Livres du lundi #10 : relire Frédéric Berthet

Xavier S. Thomann - 01.07.2013

Tribune - Frédéric Berthet - Bernard Pivot - Table Ronde


On a récemment pu redécouvrir deux livres de Frédéric Berthet. Deux livres de cet écrivain disparu en 2003 à l'âge de 49 ans. Les éditions de la Table Ronde ont réédité en poche en début d'année  : Felicidad et Paris-Berry. Le premier est un recueil de nouvelles, le second, l'histoire d'un écrivain parisien qui part dans le Berry pour écrire. 

 

D'aucuns jugeront ces livres un peu courts, la forme un peu elliptique. Ce serait une erreur, car Frédéric Berthet n'avait pas besoin de beaucoup de pages pour montrer toute l'étendue de son talent. Au demeurant, l'ensemble de ses livres a été très bien reçu, et Philippe Sollers a rappelé qu'il était « considéré comme le meilleur écrivain et l'un des plus grands espoirs de sa génération. » 

 

Qu'il s'agisse de Felicidad ou de Paris-Berry, l'apparente simplicité de ces livres est en réalité la conséquence d'un style parfaitement maîtrisé, aussi épuré que fin. Dans Felicidad, on trouve un ensemble de nouvelles écrites par un écrivain qui savait jouer avec la langue tout en sachant parfaitement où il allait.
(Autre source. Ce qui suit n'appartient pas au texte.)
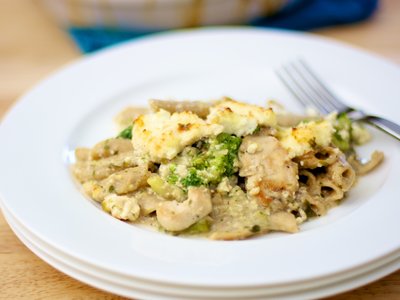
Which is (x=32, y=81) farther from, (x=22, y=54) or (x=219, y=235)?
(x=219, y=235)

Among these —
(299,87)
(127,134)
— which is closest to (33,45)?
(127,134)

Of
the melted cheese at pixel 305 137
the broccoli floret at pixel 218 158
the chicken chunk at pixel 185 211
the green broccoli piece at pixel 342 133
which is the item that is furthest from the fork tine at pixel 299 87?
the chicken chunk at pixel 185 211

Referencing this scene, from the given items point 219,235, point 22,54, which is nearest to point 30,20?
point 22,54

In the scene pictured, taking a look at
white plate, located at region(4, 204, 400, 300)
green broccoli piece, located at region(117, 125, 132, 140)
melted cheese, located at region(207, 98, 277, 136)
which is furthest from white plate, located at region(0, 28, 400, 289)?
melted cheese, located at region(207, 98, 277, 136)

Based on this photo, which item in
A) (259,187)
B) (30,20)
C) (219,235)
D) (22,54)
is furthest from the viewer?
(30,20)

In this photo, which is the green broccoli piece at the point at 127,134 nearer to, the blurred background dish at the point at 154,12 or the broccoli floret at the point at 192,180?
the broccoli floret at the point at 192,180

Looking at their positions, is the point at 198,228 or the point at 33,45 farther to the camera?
the point at 33,45

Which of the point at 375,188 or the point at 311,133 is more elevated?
the point at 311,133

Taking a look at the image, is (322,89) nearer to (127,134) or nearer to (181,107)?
(181,107)
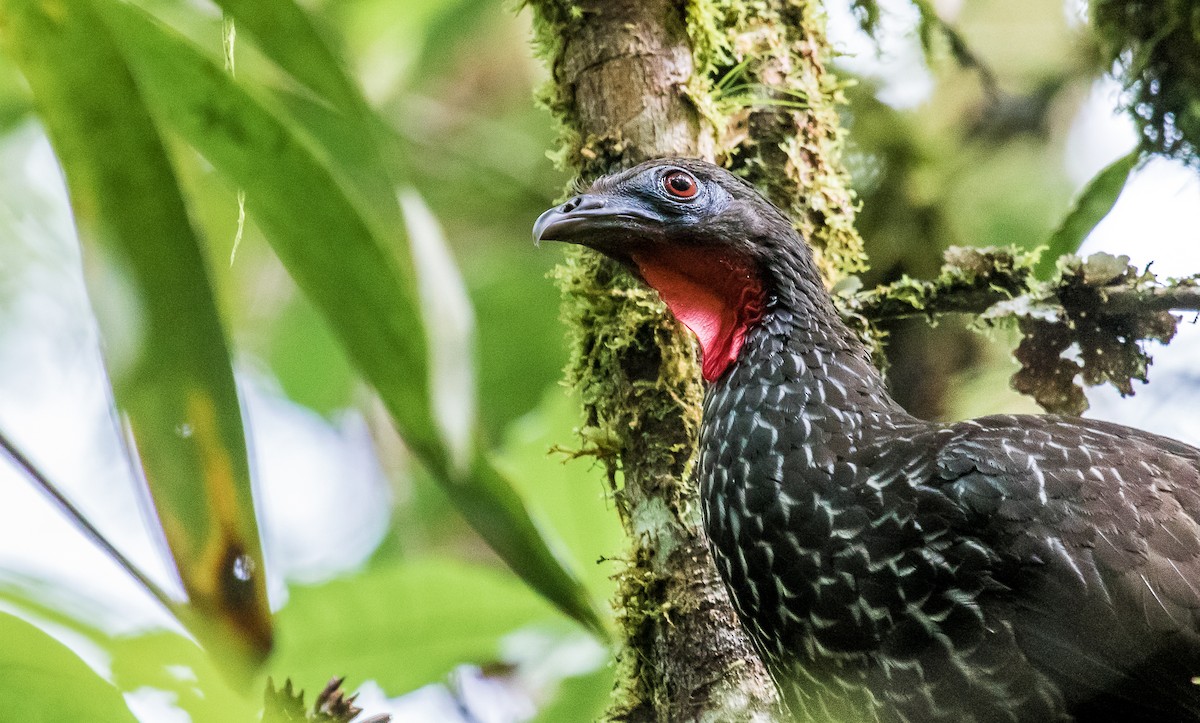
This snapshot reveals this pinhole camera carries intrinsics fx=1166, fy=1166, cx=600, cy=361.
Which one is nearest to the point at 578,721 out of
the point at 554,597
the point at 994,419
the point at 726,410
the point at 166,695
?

Chacune d'entre elles plante un décor inattendu.

 

Dans la première, « Un père », le narrateur croit reconnaître son père à l'arrière d'un taxi à Paris, à trois heures du matin. Sauf que le père en question est dans un hôpital dans le sud de la France. 

 

 

 Frédéric Berthet dans l'émission de Bernard Pivot, en 1989

 

 

C'est alors l'occasion de quelques réminiscences et d'une conversation saugrenue avec un chauffeur de taxi. Dit comme ça, on ne voit pas très bien où cela peut mener, mais en quelques phrases tout s'enchaîne et prend sens. 

 

Dans Paris-Berry, l'apparente désinvolture cache une réflexion sur la condition d'écrivain. Cette réflexion, on la retrouve dans l'une des nouvelles de Felicidad, « L'écrivain », dans laquelle il est aussi question d'un auteur perdu à la campagne. Comme dans tous les écrits de Frédérci Berthet, c'est l'occasion de poser des questions graves et sérieuses, mais avec humour. 

 

Ainsi, quand l'écrivain n'écrit pas, il se pose tout un tas de questions : 

L'écrivain le sait pertinemment : entre le chat et le reste, la régression le guette. Il imagine qu'on le retrouvera assis par terre sous le tilleul, en train de chantonner Yellow Submarine et d'écrire des haïkus, et répondant qu'on dise de leur dire qu'il ne reviendrait à Paris que quand on lui aurait donné le prix Goncourt. »

 

Pour comprendre un peu mieux les motivations qui se cachent derrière ces textes, on peut se reporter au passage effectué par l'auteur dans Apostrophes, le 16 mai 1989. C'était pour parler avec Bernard Pivot du 26e numéro de la revue L'infini. En effet, pour ce numéro, Philippe Sollers avait donné « carte blanche » à Frédéric Berthet. 

 

Bernard Pivot a cette expression à propos du roman de Frédéric Berthet, Daimler s'en va, qui résume bien le travail de ce dernier : « un peu désespéré, mais en même temps assez drôle. » On l'aura compris, il y avait chez Berthet un désir d'aller à l'essentiel sans jamais sacrifier le style. Voilà, en somme, une définition de l'esprit français. 

 

Felicidad, de Frédéric Berthet, La Table Ronde, coll. La Petite Vermillon, 176 pages, 7,10 euros.

Paris-Berry, de Frédéric Berthet, La Table Ronde, coll. La Petite Vermillon, 112 pages, 5,90 euros.